The South African flower Mesembryanthemum draws its name from the Greek roots for middle, embryo, and flower.

It’s believed to be the English word containing the highest “score” in Roman numerals — four Ms.

The Mystery Slab of Beth She’Arim

Excavating a cave near the sacred Galilean catacomb of Beth She’Arim in 1956, a bulldozer unearthed an enormous rectangular slab, 11 × 6.5 × 1.5 feet. Rather than try to move the 9-ton mass, workers at first paved over it. Seven years would pass before anyone thought to examine it closely.

It was one gigantic piece of glass.

No one knows who made it or precisely how. Evidently an ancient furnace had produced great batches of molten glass that could be cooled and broken into reworkable pieces. This batch had been abandoned, perhaps because contamination had ruined its clarity.

Whatever its origins, it’s an amazing achievement.

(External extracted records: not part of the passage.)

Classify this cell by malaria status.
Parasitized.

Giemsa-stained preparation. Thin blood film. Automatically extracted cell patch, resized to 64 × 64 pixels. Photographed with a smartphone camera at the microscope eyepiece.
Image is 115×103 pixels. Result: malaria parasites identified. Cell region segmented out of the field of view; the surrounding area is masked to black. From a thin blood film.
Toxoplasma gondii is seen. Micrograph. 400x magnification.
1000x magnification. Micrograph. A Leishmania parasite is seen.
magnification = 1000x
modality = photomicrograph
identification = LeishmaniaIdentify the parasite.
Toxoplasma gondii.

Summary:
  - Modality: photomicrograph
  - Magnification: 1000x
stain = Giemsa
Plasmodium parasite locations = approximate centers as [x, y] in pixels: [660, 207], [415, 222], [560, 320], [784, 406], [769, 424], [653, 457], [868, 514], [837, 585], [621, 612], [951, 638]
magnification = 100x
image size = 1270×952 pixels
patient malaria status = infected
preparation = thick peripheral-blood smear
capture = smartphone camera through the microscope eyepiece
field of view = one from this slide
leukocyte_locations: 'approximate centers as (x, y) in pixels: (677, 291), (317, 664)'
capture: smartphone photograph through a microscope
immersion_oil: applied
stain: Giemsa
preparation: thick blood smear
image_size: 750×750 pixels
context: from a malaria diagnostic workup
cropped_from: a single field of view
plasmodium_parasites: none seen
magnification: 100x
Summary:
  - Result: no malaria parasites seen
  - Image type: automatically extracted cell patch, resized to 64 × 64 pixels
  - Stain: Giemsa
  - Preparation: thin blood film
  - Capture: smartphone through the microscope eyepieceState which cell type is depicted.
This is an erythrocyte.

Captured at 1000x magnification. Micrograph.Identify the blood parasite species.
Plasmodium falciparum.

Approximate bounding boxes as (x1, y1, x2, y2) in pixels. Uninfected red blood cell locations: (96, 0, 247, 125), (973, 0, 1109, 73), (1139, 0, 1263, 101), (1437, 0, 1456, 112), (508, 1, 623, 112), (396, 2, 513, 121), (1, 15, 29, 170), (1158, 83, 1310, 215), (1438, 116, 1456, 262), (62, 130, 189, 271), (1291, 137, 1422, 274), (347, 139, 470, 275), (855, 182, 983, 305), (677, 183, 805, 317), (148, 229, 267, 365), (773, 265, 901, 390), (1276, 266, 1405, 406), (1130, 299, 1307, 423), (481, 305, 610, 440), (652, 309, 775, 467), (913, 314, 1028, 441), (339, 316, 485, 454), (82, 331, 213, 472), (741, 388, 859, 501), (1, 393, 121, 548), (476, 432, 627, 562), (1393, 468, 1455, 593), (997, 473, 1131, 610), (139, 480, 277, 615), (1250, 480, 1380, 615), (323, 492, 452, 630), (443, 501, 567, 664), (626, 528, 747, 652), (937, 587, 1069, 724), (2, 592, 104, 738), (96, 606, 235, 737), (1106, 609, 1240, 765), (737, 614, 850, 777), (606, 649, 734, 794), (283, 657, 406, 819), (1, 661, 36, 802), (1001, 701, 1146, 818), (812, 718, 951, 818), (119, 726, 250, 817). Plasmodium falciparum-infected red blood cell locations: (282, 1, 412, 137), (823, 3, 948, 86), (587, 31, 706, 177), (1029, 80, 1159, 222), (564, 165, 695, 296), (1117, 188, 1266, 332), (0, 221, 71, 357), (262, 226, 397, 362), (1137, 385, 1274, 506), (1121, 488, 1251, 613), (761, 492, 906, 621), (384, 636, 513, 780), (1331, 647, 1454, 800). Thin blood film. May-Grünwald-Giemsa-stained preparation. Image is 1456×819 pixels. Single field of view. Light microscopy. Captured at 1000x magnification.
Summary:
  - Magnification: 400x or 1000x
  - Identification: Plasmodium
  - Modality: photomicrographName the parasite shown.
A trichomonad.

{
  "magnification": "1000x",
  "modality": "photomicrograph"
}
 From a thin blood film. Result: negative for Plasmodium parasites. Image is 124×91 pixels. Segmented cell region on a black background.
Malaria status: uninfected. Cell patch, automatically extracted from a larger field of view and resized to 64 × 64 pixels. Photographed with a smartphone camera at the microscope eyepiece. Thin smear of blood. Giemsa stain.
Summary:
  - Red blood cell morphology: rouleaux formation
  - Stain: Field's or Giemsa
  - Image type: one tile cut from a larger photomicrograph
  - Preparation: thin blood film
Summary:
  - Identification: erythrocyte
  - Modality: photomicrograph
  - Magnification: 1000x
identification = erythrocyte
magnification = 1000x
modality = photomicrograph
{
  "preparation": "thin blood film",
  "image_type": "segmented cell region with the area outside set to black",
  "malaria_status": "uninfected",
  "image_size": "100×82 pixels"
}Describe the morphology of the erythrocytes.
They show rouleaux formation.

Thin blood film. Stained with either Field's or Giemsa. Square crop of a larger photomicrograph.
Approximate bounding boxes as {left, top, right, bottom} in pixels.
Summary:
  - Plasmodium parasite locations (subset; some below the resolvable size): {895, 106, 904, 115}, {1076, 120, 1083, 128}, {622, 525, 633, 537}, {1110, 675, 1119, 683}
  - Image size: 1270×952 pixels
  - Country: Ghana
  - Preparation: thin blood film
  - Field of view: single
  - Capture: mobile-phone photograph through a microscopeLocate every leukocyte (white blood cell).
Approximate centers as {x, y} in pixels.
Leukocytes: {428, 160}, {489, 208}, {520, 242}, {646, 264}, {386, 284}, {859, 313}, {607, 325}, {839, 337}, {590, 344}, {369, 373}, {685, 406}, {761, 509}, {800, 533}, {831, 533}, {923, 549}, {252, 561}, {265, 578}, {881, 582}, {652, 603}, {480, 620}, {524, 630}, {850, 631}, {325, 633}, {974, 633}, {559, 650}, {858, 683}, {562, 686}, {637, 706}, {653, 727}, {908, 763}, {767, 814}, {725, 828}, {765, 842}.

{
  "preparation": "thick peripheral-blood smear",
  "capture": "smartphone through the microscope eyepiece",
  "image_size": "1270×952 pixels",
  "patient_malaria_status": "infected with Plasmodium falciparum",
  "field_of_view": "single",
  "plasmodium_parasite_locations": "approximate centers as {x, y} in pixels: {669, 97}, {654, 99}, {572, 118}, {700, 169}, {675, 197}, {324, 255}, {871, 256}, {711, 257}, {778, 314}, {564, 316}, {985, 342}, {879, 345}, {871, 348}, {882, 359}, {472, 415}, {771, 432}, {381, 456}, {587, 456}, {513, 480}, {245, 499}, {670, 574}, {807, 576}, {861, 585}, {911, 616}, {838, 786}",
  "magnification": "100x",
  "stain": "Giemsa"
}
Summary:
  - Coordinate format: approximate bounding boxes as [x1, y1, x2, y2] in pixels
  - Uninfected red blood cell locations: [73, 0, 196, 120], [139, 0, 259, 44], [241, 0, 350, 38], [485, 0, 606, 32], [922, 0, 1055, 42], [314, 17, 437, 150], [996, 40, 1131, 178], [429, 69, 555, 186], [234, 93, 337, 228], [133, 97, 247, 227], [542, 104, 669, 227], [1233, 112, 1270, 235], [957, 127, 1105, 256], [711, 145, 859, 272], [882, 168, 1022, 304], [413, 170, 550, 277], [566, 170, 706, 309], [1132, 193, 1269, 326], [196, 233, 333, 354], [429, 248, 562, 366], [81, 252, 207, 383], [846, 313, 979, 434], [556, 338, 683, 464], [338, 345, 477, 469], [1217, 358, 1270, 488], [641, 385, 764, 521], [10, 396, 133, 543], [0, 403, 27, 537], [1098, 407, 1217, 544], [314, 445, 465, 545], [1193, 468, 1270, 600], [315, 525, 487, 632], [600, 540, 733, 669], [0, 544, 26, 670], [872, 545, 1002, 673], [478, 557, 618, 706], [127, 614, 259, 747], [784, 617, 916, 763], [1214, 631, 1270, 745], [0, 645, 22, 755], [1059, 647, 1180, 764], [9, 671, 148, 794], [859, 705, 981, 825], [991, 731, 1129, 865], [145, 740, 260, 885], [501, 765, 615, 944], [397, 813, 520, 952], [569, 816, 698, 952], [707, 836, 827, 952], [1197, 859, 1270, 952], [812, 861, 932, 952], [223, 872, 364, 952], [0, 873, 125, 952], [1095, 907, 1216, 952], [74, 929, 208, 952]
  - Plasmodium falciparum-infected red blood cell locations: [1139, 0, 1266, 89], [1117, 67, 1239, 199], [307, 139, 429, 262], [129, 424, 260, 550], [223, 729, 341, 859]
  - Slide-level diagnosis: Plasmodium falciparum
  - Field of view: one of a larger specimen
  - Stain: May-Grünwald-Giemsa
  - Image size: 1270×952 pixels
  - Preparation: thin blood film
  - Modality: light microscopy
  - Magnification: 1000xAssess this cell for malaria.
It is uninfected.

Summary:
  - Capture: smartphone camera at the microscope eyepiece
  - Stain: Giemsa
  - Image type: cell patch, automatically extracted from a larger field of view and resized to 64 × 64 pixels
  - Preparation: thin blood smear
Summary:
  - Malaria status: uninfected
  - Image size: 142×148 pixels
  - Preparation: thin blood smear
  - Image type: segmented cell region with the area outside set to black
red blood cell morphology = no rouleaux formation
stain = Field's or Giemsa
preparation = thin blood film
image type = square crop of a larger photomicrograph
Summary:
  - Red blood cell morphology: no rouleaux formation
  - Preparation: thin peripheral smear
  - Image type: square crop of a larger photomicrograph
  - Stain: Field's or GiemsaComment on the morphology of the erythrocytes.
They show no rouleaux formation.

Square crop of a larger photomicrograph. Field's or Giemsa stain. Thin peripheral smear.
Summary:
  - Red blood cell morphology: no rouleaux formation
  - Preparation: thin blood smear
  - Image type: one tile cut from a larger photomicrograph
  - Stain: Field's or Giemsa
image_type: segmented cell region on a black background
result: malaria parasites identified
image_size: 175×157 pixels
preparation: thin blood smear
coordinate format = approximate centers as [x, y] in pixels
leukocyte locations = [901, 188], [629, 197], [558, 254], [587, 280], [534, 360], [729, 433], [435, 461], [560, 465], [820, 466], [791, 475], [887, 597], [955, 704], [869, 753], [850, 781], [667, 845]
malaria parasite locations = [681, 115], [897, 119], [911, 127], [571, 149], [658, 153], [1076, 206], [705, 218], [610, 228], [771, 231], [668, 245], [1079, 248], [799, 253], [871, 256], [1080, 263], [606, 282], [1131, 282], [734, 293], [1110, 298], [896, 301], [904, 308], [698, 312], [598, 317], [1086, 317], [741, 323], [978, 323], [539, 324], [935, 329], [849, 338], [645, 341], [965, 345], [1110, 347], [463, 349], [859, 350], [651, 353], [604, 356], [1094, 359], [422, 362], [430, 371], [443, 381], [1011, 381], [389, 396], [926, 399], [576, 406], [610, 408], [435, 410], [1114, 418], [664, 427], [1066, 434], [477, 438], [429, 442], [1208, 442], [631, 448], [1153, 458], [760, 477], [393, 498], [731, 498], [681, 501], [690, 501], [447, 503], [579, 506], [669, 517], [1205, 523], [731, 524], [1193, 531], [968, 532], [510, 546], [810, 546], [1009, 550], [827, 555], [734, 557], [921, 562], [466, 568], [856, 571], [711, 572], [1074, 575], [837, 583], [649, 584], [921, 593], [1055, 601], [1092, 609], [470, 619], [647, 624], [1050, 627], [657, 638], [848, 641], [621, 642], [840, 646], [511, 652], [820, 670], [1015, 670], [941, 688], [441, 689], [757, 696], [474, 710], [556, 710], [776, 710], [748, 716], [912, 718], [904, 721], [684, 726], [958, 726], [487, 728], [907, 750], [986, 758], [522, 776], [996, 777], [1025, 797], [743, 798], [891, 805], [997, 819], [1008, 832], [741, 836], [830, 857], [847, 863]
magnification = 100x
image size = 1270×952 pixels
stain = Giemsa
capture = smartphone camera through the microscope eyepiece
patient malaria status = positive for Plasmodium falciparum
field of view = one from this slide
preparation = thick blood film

On its discovery, the Beth She’Arim slab was the third largest piece of glass ever made; even today, only large telescope mirrors rival its size. And it was produced 1600 years ago.

A Big Splash

http://commons.wikimedia.org/wiki/File:SS_Faith_Completed.jpg

The New York Times carried a surprising headline on March 15, 1918: BIG CONCRETE SHIP AFLOAT IN PACIFIC. Noting the lack of shipyards and steel plants on the West Coast, California businessman W. Leslie Comyn had built a 7,900-ton steamer out of ferrocement.

“The huge hull, careening sharply as it slid sidewise down a steeply pitched incline, threw up a big wave in the narrow estuary, but then righted sharply and rode like a buoy,” the Times reported. “She looks as if she might have been carved out of rock, so massive is her build.”

Experts announced a new era of rapid shipbuilding, and Comyn made plans to build 54 more concrete vessels. But steel ships, though more expensive, proved lighter and faster, and by 1921 Faith had been sold and scrapped as a breakwater in Cuba.